§ **EXCERPT**:
↓

Although this might seem like a rather picky point to make and even a rather narrow minded perspective, it is not. No one joins a church which has a split personality or more than one doctrinal and liturgical face. Do they? Maybe it was once possible to limit your sense of the Church to one congregation but not today. After all, we live in mobile world in which our people pack up and move many times throughout their lives. Furthermore, the differences between the various congregations of the seemingly same confession are not just window dressing differences but real and substantial. In a world in which people seem more and more interested in authenticity, which one is authentic?

↑

Records of scene-based questions:
↓

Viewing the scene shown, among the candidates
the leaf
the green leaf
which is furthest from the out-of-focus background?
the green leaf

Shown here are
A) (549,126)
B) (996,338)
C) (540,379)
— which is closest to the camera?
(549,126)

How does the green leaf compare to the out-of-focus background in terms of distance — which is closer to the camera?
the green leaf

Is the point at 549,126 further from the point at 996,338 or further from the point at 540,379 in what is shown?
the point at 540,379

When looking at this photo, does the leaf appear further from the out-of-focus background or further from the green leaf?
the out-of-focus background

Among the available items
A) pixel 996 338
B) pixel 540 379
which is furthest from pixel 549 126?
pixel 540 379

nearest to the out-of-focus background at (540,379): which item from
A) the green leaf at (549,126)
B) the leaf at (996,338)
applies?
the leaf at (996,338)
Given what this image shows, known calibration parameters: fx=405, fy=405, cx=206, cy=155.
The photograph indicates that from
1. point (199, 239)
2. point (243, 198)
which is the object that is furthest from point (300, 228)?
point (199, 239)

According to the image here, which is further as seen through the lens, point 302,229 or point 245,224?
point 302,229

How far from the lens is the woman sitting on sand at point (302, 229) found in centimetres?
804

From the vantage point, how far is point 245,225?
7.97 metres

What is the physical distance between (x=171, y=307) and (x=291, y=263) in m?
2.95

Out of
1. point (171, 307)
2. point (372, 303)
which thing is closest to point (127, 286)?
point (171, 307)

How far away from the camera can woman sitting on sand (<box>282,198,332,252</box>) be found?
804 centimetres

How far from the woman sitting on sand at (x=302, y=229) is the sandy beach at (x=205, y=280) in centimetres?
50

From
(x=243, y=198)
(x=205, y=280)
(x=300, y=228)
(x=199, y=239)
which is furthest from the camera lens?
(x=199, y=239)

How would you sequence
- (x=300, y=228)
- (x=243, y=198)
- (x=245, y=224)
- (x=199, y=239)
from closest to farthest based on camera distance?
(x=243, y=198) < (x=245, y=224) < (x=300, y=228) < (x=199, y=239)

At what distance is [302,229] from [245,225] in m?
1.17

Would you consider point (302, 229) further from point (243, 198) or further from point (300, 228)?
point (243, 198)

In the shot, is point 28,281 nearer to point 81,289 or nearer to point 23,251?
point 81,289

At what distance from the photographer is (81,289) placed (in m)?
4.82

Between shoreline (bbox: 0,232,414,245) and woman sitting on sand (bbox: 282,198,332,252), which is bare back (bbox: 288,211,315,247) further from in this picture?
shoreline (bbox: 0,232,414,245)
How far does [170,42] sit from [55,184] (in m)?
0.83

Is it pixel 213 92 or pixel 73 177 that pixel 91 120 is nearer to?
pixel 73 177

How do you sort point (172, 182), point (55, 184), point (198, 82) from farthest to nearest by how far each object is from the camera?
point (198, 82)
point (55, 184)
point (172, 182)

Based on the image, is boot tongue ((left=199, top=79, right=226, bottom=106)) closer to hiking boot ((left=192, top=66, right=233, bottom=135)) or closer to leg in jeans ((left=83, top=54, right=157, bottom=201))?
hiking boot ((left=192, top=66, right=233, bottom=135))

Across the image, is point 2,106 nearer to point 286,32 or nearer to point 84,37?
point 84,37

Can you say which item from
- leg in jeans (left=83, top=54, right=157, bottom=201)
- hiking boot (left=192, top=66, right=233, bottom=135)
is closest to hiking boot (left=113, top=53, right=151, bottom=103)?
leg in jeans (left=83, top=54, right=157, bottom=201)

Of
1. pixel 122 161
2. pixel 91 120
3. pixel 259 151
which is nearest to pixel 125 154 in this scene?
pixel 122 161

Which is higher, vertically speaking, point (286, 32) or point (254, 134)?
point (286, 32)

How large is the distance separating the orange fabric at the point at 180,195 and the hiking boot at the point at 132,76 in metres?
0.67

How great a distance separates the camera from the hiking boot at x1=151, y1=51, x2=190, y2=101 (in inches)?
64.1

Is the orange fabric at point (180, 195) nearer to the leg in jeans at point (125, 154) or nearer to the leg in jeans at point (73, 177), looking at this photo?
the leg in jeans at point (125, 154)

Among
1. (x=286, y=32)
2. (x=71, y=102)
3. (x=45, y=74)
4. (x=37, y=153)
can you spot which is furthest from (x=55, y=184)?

↑

§ **WORK TO DO**:
a. In the church excerpt, what kind of world does the text say we live in?
b. Edit the church excerpt by writing out the stretch from "Although this might" through "one is authentic?" again, with "mobile" replaced by "restless".
c. Translate this sentence from the church excerpt into Spanish: "No one joins a church which has a split personality or more than one doctrinal and liturgical face."

§ **ANSWERS PER TASK**:
a. A mobile world in which people pack up and move many times throughout their lives.

b.
Although this might seem like a rather picky point to make and even a rather narrow minded perspective, it is not. No one joins a church which has a split personality or more than one doctrinal and liturgical face. Do they? Maybe it was once possible to limit your sense of the Church to one congregation but not today. After all, we live in restless world in which our people pack up and move many times throughout their lives. Furthermore, the differences between the various congregations of the seemingly same confession are not just window dressing differences but real and substantial. In a world in which people seem more and more interested in authenticity, which one is authentic?

c. Nadie se une a una iglesia que tiene una personalidad dividida o más de un rostro doctrinal y litúrgico.